_TO BE DONE_
Retype the records below exactly as they appear.

* begin STORED RECORDS *

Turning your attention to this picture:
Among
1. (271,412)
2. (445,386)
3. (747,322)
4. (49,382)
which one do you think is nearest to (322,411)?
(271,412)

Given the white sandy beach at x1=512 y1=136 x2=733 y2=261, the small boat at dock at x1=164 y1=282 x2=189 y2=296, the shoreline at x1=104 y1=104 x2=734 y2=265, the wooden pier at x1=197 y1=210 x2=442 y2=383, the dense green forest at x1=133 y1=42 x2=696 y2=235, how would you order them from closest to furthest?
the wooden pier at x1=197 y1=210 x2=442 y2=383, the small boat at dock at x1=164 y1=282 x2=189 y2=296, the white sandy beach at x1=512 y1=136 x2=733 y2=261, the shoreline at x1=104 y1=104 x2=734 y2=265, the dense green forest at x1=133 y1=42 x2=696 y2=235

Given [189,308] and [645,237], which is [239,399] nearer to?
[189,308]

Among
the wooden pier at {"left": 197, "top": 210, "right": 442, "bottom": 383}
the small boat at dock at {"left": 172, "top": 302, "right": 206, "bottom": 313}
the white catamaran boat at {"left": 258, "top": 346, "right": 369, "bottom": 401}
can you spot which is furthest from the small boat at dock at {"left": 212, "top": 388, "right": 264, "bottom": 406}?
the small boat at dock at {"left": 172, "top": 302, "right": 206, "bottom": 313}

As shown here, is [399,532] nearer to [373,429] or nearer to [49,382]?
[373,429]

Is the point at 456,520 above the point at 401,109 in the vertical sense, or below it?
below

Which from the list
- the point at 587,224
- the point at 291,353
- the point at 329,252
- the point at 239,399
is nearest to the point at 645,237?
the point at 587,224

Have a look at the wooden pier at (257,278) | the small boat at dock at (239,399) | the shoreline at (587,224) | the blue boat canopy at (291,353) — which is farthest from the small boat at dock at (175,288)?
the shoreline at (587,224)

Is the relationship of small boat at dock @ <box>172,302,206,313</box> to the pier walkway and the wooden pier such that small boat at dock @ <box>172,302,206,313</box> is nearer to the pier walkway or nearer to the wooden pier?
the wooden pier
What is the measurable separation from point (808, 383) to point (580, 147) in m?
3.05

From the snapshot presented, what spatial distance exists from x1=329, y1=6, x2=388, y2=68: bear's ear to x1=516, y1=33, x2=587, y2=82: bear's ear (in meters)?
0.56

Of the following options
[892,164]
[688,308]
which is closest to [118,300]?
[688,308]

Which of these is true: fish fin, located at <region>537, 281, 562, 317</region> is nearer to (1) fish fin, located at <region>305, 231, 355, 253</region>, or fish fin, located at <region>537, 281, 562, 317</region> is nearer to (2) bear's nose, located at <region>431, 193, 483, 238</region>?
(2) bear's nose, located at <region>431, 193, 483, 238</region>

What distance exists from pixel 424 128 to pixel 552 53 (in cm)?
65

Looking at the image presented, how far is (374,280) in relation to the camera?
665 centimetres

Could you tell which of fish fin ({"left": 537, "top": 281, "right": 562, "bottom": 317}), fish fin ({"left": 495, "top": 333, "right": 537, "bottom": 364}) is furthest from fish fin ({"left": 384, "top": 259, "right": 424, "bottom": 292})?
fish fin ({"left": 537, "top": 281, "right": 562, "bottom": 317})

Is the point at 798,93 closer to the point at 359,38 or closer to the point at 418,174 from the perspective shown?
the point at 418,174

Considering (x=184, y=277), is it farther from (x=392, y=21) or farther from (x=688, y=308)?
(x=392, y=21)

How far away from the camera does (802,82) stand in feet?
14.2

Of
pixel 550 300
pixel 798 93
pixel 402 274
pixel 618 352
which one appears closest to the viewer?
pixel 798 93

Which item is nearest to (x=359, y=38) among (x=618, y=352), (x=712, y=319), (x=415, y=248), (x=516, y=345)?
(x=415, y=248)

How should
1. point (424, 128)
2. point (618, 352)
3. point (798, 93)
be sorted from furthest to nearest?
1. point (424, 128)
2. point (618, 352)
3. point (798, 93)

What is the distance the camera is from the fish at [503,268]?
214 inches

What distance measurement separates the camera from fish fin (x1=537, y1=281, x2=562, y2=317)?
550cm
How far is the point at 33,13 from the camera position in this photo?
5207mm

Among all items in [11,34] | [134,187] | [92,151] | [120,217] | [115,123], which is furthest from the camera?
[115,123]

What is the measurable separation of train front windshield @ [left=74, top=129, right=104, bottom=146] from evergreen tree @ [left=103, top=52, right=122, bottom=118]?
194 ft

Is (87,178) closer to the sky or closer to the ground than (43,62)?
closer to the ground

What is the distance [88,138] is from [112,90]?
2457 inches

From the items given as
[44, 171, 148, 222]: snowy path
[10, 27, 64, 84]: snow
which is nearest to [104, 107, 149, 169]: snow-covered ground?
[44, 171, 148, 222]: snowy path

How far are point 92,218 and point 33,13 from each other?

* end STORED RECORDS *

_WORKED ANSWER_
Turning your attention to this picture:
Among
1. (271,412)
2. (445,386)
3. (747,322)
4. (49,382)
which one do you think is nearest to (322,411)?
(271,412)

Given the white sandy beach at x1=512 y1=136 x2=733 y2=261, the small boat at dock at x1=164 y1=282 x2=189 y2=296, the shoreline at x1=104 y1=104 x2=734 y2=265, the wooden pier at x1=197 y1=210 x2=442 y2=383, the dense green forest at x1=133 y1=42 x2=696 y2=235, how would you order them from closest to furthest?
the wooden pier at x1=197 y1=210 x2=442 y2=383, the small boat at dock at x1=164 y1=282 x2=189 y2=296, the white sandy beach at x1=512 y1=136 x2=733 y2=261, the shoreline at x1=104 y1=104 x2=734 y2=265, the dense green forest at x1=133 y1=42 x2=696 y2=235

Given [189,308] and [645,237], which is [239,399] nearer to?
[189,308]

Among
the wooden pier at {"left": 197, "top": 210, "right": 442, "bottom": 383}
the small boat at dock at {"left": 172, "top": 302, "right": 206, "bottom": 313}
the white catamaran boat at {"left": 258, "top": 346, "right": 369, "bottom": 401}
can you spot which is furthest from the small boat at dock at {"left": 212, "top": 388, "right": 264, "bottom": 406}?
the small boat at dock at {"left": 172, "top": 302, "right": 206, "bottom": 313}

As shown here, is [399,532] nearer to [373,429] or nearer to [49,382]?
[373,429]

Is the point at 456,520 above the point at 401,109 in the vertical sense, or below it?
below

Which from the list
- the point at 587,224
- the point at 291,353
- the point at 329,252
- the point at 239,399
is nearest to the point at 645,237?
the point at 587,224

Have a look at the wooden pier at (257,278) | the small boat at dock at (239,399) | the shoreline at (587,224) | the blue boat canopy at (291,353) — which is farthest from the small boat at dock at (175,288)?
the shoreline at (587,224)

Is the relationship of small boat at dock @ <box>172,302,206,313</box> to the pier walkway and the wooden pier such that small boat at dock @ <box>172,302,206,313</box> is nearer to the pier walkway or nearer to the wooden pier?
the wooden pier
What is the measurable separation from point (808, 383) to point (580, 147) in m?
3.05

From the snapshot presented, what spatial distance exists from x1=329, y1=6, x2=388, y2=68: bear's ear to x1=516, y1=33, x2=587, y2=82: bear's ear (in meters)?
0.56

Of the following options
[892,164]
[688,308]
which is closest to [118,300]?
[688,308]

Which of these is true: fish fin, located at <region>537, 281, 562, 317</region> is nearer to (1) fish fin, located at <region>305, 231, 355, 253</region>, or fish fin, located at <region>537, 281, 562, 317</region> is nearer to (2) bear's nose, located at <region>431, 193, 483, 238</region>?
(2) bear's nose, located at <region>431, 193, 483, 238</region>

What distance exists from pixel 424 128 to pixel 552 53 (in cm)?
65

Looking at the image presented, how far is (374,280) in relation to the camera?
665 centimetres

Could you tell which of fish fin ({"left": 537, "top": 281, "right": 562, "bottom": 317}), fish fin ({"left": 495, "top": 333, "right": 537, "bottom": 364}) is furthest from fish fin ({"left": 384, "top": 259, "right": 424, "bottom": 292})?
fish fin ({"left": 537, "top": 281, "right": 562, "bottom": 317})

Is the point at 798,93 closer to the point at 359,38 or closer to the point at 418,174 from the perspective shown?
the point at 418,174

Considering (x=184, y=277), is it farther from (x=392, y=21) or farther from (x=688, y=308)?
(x=392, y=21)

How far away from the camera does (802,82) stand in feet?
14.2

Of
pixel 550 300
pixel 798 93
pixel 402 274
pixel 618 352
which one appears closest to the viewer?
pixel 798 93

Which item is nearest to (x=359, y=38) among (x=618, y=352), (x=712, y=319), (x=415, y=248), (x=516, y=345)?
(x=415, y=248)

How should
1. point (424, 128)
2. point (618, 352)
3. point (798, 93)
be sorted from furthest to nearest?
1. point (424, 128)
2. point (618, 352)
3. point (798, 93)

What is the distance the camera is from the fish at [503,268]?
214 inches

What distance measurement separates the camera from fish fin (x1=537, y1=281, x2=562, y2=317)?
550cm
How far is the point at 33,13 from the camera position in this photo?
5207mm

Among all items in [11,34] | [134,187] | [92,151] | [120,217] | [115,123], which is furthest from the camera?
[115,123]

What is the measurable separation of train front windshield @ [left=74, top=129, right=104, bottom=146] from evergreen tree @ [left=103, top=52, right=122, bottom=118]?
194 ft

Is (87,178) closer to the sky or closer to the ground than (43,62)?
closer to the ground

What is the distance [88,138] is from [112,90]?
2457 inches

From the items given as
[44, 171, 148, 222]: snowy path
[10, 27, 64, 84]: snow
which is nearest to [104, 107, 149, 169]: snow-covered ground?
[44, 171, 148, 222]: snowy path

How far are point 92,218 and point 33,13 from each other?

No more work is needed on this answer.